I want to use the following presentation of $\Bbb Z\times \Bbb Z$,
$$\langle a,b\mid ab=ba \rangle,\tag{$\mathcal{P}$}$$
by killing some element of the presentation.
My guess is to let $c=ab$ then kill $c^3$ in $(\mathcal{P})$, since, say, $(1,0)\mapsto a$ & $(0,1)\mapsto b$ and $a$ & $b$ commute, some other pithy Tietze transformations might elicit an isomorphism of the quotient of $(\mathcal{P})$ by $\langle (3,3)\rangle$ with
$$\langle x,y\mid y^3, xy=yx\rangle,\tag{$\mathcal{Q}$}$$
a presentation of $\Bbb Z\times\Bbb Z_3.$
The Question:
Using presentations, prove $\frac{\Bbb{Z} \times \Bbb{Z}}{\langle(3,3)\rangle}\cong\Bbb{Z} \times \Bbb{Z_3}$.
Thoughts:
I really think I ought to be able to do this myself.
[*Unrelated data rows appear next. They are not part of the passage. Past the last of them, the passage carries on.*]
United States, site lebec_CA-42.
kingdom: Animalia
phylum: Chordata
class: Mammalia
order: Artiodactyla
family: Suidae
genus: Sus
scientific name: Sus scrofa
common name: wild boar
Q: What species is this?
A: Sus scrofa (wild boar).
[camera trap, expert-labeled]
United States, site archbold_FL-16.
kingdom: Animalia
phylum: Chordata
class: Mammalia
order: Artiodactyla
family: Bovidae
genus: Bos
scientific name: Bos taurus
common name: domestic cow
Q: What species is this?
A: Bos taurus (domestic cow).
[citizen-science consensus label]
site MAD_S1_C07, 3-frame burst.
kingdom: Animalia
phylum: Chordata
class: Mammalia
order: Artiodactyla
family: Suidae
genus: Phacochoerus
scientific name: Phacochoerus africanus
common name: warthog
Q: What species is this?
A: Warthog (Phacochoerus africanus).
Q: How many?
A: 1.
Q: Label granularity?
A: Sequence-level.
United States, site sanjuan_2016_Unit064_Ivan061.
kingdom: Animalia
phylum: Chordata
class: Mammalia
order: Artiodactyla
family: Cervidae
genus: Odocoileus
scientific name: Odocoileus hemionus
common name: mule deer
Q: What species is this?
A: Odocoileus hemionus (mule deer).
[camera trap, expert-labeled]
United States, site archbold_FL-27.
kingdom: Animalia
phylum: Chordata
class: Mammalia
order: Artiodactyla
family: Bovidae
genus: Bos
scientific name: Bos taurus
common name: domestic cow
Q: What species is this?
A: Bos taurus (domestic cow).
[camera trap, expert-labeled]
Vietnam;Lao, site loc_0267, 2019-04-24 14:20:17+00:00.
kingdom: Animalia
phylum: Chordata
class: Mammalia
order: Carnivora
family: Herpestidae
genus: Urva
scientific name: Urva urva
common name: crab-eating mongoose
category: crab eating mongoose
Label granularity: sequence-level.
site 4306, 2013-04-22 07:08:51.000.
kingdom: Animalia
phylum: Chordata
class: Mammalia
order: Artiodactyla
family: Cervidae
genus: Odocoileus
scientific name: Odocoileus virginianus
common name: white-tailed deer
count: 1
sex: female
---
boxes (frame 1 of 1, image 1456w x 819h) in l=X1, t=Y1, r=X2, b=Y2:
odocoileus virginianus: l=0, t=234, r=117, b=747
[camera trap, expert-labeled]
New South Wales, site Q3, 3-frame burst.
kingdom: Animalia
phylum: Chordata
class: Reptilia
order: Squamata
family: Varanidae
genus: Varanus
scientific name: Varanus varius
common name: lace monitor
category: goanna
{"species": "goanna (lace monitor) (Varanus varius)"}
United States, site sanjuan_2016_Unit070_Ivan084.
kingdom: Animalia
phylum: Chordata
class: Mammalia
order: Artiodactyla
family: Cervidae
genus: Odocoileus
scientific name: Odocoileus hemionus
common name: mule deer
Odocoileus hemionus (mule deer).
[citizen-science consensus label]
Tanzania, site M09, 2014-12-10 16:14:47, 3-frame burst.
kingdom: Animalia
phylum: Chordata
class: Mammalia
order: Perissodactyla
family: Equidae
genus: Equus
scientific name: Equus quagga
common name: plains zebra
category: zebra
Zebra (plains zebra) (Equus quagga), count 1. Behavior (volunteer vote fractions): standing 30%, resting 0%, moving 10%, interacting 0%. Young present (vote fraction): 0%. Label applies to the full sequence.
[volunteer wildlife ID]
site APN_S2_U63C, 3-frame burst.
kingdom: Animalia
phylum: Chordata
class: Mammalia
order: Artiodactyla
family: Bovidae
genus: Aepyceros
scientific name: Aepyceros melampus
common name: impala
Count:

I work with presentations an awful lot. However, it has taken me the better part of an hour to articulate my hunch.
Please help :)
You can introduce a new generator, $c=ab$, and then $b$ is redundant (since $b = a^{-1}c$). Then the subgroup we are quotienting by is just $\langle c^{3} \rangle$, so the quotient group becomes $\langle a,c \mid c^{3},\ ac = ca \rangle$ which is clearly isomorphic to the presentation $(\mathcal{Q})$.
In terms of the presentation (using Tietze transformations), we have $$\begin{align} (\mathcal{P}) &\to \langle a,b,c \mid ab=ba, c=ab\rangle \\ &\to \langle a,c \mid c=a^{-1} c a, c=c\rangle \\ &\to \langle a,c \mid ac=ca\rangle. \end{align}$$